Jennifer adds that meeting other businesswomen during the training truly helped her grow as an entrepreneur.
“Some were very ahead, and some were just start-ups like me, so being under one roof you get to learn from them so much,” Jennifer says. “I’ve got my mentor from my Empretec class; she’s called Maida. She’s way ahead of me, but we had a great time learning together.

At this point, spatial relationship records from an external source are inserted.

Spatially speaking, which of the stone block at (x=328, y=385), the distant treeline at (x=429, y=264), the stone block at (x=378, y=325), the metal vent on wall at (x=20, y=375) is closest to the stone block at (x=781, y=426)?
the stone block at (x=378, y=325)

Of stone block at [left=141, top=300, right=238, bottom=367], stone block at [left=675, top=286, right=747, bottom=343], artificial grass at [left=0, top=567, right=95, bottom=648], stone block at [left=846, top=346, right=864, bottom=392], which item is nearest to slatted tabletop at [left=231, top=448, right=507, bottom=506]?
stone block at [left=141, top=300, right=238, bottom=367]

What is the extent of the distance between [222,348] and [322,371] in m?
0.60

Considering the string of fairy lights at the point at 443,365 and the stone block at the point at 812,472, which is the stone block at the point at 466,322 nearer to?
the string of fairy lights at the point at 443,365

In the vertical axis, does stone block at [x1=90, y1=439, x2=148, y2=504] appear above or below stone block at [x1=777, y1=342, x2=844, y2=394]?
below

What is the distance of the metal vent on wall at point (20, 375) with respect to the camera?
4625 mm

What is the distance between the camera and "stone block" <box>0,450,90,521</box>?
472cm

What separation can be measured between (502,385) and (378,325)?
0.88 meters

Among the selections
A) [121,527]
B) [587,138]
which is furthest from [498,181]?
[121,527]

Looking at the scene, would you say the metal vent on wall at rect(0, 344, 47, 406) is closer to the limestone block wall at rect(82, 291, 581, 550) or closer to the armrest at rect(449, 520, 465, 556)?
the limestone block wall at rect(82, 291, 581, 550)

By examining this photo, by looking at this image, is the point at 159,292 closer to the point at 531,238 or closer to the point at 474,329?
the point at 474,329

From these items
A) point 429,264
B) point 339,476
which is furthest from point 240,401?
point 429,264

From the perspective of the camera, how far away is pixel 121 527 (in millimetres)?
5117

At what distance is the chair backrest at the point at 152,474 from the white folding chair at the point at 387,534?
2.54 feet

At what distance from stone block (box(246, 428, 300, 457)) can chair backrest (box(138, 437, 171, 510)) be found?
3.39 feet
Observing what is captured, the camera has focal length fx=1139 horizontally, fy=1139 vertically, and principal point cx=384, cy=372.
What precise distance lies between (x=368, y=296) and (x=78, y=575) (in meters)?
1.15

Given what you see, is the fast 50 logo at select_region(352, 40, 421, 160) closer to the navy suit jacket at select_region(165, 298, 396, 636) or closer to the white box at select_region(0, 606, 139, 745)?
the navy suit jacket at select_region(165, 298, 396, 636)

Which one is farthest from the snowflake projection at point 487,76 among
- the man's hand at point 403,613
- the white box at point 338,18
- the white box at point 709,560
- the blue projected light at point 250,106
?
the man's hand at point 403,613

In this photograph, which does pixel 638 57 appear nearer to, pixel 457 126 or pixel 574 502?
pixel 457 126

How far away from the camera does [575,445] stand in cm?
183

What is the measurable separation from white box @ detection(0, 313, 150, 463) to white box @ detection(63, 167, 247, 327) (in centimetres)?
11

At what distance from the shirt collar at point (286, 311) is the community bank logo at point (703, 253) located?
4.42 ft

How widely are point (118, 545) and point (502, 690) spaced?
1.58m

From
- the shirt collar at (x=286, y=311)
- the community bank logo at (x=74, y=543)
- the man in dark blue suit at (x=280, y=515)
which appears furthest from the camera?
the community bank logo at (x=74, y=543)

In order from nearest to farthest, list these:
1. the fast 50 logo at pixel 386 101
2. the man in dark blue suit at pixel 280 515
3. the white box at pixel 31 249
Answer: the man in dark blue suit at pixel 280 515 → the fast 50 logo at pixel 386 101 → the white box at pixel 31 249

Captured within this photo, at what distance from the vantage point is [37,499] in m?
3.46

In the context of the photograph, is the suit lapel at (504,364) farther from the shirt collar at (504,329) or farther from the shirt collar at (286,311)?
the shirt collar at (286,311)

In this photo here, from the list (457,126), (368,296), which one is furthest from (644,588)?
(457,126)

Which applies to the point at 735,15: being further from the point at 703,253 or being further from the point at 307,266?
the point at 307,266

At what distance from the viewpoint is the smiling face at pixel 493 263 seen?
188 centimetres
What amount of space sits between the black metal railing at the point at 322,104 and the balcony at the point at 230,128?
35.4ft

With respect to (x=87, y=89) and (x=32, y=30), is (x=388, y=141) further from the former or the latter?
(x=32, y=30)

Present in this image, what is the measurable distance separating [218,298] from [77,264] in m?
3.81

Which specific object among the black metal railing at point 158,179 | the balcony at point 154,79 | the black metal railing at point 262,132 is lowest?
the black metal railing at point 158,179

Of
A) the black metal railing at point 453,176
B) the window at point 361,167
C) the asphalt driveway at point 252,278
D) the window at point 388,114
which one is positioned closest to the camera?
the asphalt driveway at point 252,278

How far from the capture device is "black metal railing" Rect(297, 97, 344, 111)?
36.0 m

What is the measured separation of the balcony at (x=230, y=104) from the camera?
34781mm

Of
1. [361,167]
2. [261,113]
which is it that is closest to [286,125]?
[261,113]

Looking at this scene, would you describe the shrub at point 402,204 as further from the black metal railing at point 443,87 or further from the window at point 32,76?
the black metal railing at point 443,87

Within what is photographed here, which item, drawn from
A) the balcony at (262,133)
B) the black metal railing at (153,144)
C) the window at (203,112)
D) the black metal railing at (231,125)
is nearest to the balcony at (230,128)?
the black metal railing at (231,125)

You learn from the course, but you also learn from your peers.”
Empretec also encouraged Jennifer to think big.
“Another thing I’ve learned is that I can grow my business to wherever I want to take it,” she says. “I had this vision, but it was just so limited.”
After presenting her idea as part of the course, an Empretec instructor told Jennifer she had the potential to aim higher.
“I restructured my business plan, and now it is working! It was a turning point for me – it was a great course, and I always recommend it to other people. There is even ‘post-training’: when the course is finished the same group meets once a month, so there is follow-up, and you can still get help.”
Dedicated to spreading her message around the globe, Jennifer was among the speakers who shared their lessons at the December 2018 edition of TEDx PlaceDesNationsWomen, organized at the Palais des Nations, UN’s European headquarters.